I'm doing some exercises to the topic DFA and noticed, that most solutions I could find to a specific language do not look like my own solution to it and I'm kinda confused. The condition of the L is {w| w is any string in a∗b∗} and my DFA looks like this:
Most comparable solutions I could find merged q3 and q4 to one state with the possibility to add a and b at the and in any order and amount. I couldn't figure out how ab would allow it. In my mind ab means, that strings like a, ab, aab, abbb would be accepted but aba for example not.

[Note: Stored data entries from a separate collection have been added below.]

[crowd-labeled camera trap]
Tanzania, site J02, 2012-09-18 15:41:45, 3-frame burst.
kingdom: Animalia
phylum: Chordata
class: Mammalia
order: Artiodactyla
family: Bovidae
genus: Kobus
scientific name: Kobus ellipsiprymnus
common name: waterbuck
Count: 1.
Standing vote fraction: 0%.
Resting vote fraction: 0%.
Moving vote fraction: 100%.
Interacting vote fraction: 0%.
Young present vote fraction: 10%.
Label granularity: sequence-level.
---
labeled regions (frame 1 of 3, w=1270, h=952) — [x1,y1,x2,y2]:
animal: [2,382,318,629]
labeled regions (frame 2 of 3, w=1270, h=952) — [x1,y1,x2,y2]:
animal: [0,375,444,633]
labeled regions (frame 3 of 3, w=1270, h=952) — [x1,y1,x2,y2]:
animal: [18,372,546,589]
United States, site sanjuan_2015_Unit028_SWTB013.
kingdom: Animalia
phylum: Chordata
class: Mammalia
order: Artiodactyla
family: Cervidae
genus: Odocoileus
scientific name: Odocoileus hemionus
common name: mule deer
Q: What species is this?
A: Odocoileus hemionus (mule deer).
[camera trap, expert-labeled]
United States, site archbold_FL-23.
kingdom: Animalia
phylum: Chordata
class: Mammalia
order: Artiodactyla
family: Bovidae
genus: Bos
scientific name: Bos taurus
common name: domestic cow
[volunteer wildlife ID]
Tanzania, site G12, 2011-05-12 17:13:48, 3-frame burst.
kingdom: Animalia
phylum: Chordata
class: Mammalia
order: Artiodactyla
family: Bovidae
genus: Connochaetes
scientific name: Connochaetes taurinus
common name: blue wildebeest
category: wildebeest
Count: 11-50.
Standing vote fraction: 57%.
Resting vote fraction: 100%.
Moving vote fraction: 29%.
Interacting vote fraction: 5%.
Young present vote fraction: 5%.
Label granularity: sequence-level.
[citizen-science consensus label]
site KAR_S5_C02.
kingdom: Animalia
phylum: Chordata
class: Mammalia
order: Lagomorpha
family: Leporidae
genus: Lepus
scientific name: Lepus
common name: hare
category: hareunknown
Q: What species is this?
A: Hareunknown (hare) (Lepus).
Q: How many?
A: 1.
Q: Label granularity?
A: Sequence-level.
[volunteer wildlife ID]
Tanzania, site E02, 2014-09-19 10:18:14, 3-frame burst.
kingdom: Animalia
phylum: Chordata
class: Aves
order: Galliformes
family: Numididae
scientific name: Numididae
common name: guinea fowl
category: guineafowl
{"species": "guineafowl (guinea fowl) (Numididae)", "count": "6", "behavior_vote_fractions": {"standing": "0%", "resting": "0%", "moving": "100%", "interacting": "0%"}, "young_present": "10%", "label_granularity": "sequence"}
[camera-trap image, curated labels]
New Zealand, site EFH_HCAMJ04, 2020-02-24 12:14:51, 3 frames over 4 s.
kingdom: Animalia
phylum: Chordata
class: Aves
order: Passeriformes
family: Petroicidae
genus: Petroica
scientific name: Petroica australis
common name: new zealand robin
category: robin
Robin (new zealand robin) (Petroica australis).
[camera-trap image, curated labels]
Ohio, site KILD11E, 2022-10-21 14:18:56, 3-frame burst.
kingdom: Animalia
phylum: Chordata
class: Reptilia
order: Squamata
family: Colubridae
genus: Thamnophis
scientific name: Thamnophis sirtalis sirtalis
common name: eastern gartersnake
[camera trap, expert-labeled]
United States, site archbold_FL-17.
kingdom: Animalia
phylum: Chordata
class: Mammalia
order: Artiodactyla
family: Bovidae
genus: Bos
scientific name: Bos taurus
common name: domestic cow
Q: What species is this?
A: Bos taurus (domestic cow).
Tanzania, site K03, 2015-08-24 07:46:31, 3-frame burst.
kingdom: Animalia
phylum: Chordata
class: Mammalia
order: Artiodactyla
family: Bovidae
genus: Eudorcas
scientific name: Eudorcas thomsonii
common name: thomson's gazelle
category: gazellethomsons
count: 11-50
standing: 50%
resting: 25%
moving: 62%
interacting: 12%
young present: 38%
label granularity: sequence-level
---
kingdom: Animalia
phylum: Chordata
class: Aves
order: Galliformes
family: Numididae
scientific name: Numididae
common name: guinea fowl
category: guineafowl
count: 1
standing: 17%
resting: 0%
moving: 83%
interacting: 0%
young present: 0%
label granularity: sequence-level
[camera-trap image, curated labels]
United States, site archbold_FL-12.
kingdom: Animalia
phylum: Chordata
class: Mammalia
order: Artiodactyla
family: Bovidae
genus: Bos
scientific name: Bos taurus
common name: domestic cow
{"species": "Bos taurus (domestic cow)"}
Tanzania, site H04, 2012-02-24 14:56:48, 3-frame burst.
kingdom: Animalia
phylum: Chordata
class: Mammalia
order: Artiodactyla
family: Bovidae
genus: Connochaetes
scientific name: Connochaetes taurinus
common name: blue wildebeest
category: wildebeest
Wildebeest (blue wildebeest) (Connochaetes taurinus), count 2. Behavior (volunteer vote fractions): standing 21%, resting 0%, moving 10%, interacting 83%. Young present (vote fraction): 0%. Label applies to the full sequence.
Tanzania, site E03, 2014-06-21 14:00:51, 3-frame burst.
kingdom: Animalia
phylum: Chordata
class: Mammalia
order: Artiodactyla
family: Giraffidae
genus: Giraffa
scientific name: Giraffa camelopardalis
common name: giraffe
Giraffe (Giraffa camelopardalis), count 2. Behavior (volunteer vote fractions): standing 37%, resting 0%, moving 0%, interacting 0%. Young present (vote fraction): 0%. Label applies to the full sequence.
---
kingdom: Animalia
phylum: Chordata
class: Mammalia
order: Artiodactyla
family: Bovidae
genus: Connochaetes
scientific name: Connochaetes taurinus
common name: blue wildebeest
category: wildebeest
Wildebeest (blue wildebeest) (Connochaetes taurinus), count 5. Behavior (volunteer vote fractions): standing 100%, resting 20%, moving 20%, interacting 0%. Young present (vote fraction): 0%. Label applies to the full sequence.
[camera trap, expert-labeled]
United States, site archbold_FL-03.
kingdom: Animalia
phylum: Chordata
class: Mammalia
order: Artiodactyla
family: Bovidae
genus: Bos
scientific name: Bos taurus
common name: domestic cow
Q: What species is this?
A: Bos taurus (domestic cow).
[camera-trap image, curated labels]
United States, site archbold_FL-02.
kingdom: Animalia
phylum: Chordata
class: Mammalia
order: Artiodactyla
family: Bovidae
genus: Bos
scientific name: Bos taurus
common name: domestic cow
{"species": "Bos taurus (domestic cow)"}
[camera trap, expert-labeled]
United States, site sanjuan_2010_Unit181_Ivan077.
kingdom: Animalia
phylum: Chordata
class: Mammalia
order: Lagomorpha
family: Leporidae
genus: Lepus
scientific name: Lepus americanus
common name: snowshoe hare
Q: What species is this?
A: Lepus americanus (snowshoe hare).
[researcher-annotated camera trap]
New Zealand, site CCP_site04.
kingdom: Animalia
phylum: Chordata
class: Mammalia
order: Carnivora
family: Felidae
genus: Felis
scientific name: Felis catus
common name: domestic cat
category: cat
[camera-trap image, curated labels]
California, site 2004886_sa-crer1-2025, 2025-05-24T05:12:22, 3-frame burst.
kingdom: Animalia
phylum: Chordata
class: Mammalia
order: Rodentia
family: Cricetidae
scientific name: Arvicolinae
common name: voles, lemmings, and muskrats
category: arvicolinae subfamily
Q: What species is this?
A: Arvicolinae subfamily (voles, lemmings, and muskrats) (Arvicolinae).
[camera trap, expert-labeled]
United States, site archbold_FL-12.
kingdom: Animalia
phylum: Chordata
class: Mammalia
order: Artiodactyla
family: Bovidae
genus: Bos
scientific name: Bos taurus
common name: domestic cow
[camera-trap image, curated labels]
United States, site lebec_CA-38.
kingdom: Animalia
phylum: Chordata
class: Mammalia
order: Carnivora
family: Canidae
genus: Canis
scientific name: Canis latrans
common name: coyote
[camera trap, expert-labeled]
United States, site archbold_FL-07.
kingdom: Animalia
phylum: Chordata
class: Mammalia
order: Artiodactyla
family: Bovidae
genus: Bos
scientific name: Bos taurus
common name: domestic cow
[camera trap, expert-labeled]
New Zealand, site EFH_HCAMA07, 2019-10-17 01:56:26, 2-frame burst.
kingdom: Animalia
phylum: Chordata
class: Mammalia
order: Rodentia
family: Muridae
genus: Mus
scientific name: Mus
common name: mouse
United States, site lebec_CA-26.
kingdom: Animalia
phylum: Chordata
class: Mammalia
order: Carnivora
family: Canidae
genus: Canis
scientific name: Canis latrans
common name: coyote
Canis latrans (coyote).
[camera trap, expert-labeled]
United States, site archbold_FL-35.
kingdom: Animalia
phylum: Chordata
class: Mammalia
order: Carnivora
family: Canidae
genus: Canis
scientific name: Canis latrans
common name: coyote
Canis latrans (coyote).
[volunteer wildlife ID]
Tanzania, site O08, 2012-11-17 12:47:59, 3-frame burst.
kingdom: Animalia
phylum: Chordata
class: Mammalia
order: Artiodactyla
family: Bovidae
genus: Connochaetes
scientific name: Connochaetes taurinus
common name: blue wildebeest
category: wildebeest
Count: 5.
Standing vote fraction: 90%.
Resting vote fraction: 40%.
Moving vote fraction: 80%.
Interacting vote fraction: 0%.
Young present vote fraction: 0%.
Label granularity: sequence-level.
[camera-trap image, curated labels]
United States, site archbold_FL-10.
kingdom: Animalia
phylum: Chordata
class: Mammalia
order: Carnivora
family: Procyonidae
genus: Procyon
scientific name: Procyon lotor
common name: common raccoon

Am I wrong? Could anyone explain this to me, please?
The DFA you made is perfectly alright. Note that the language $L$ consists of four classes of substrings: $$L_1=\{\epsilon\}$$ $$L_2=\{a, aa, aaa, \dots\}$$ $$L_3=\{b, bb, bbb, \dots\}$$ $$L_4=\{ab, aab, abb, aaab, aabb, abbb, \dots\}$$ The state $q_0$ detects $L_1$, $q_1$ detects $L_2$, $q_2$ detects $L_3$, and $q_3$ detects $L_4$. Every other string is sent to the trap state $q_4$. One simplification you could make is reduce the number of states by using a single state to recognize both the substrings $L_3$ and $L_4$.